I said I’d argue for more table syntaxes but didn’t exactly mention why. I’ll try to list them now, in order from most important to least.

  1. Pipe
  • Seems to be the most obvious one that I think we can all agree to have right?
  • That being said, bp_, I still think having some more alternate syntaxes (below) in the spec is beneficial, and doesn’t affect backwards compatibility, since we could have those in addition to pipe tables.
  • Again, I would like to a see a reason to not include multimarkdown’s colspanning here since it easily allows for horizontal grouping, which is used quite commonly in tables.
  1. Simple (from pandoc’s markdown)
  • Allows for a very simple readable syntax that doesn’t need to resort to pipes. Less powerful, but if that’s all one needs, it’s much easier/faster for them to do simple tables, right?
  1. Multiline (from pandoc’s markdown again)
  • Sort of an extension of the simple syntax which is still very useful due to allowing multiple lines in a cell, unlike in any other syntax (except for grid tables, which I refer to below).
  • For example, using lists in a table cell is common.
  • The syntax also looks very similar to what’s commonly used to style tables in academia. (No vertical lines that pipe tables have).
  1. CSV
  • Pipes look ugly when unaligned being the main reason I think?
  • So the same as pipe tables, but with commas instead of pipes?
    • But I’m not sure if mofosyne/anyone still wants ‘compact headers’ for comma delimited tables?

  1. Grid Tables
  • Initially I thought that if this makes the spec, emacs users lives would become very easy and therefore it’s worth it.
  • However, putting it in the spec means people who don’t use emacs might be presented with such a table, which they might need to edit themselves…
  • Since it’s quite difficult to do so without an advanced editor, maybe it shouldn’t be in the spec? Thoughts? (I’m not an emacs user though.)
4 Likes

Except of course for where major contributors to the spec and @jgm himself have stated several times they were looking to standardise on what other implementations were doing and keep much backwards-compatibility in.
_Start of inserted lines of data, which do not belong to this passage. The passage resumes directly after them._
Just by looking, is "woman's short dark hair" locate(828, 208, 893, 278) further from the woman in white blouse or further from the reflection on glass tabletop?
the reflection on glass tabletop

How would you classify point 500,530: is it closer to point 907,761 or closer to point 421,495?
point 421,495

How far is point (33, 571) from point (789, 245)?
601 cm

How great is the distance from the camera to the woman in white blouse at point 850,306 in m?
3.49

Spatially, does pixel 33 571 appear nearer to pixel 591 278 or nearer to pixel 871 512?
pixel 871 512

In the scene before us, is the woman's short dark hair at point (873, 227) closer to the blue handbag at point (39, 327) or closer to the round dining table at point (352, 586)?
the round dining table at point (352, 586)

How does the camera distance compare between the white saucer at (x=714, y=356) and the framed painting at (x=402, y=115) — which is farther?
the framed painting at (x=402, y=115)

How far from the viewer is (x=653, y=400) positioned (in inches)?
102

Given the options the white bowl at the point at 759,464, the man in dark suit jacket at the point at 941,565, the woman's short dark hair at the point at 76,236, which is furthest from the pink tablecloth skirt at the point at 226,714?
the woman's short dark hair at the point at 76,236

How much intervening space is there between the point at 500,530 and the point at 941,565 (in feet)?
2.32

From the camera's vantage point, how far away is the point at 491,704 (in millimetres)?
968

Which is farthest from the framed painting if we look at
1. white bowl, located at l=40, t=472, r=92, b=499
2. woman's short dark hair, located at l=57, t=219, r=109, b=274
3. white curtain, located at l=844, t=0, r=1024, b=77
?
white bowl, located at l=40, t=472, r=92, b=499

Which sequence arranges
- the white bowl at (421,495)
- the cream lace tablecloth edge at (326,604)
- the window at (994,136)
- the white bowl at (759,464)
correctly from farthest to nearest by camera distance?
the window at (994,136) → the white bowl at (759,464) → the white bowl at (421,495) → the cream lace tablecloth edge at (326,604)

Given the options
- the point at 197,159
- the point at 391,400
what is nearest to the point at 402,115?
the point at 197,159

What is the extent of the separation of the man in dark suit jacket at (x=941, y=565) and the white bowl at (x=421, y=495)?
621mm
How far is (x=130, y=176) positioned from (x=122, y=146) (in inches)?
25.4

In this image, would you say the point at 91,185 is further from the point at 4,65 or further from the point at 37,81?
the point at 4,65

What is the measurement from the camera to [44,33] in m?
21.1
Even then it makes sense to include tables in the spec in some form.

4 Likes

has @jgm mention anything about why they didn’t include tables?

I’m not saying there should be only one syntax, but it would probably easier to start with one, and if we have to pick one, we should pick the one that users of those services that will be picking up CommonMark first are already used to.

I believe the goal is for an almost silent transition from m******n to CommonMark, with only side cases being changed for the better.

3 Likes

Do you mean like the third reply in this thread? Perhaps they didn’t consider tables a ‘core’ feature because gruber’s original didn’t include any table syntax?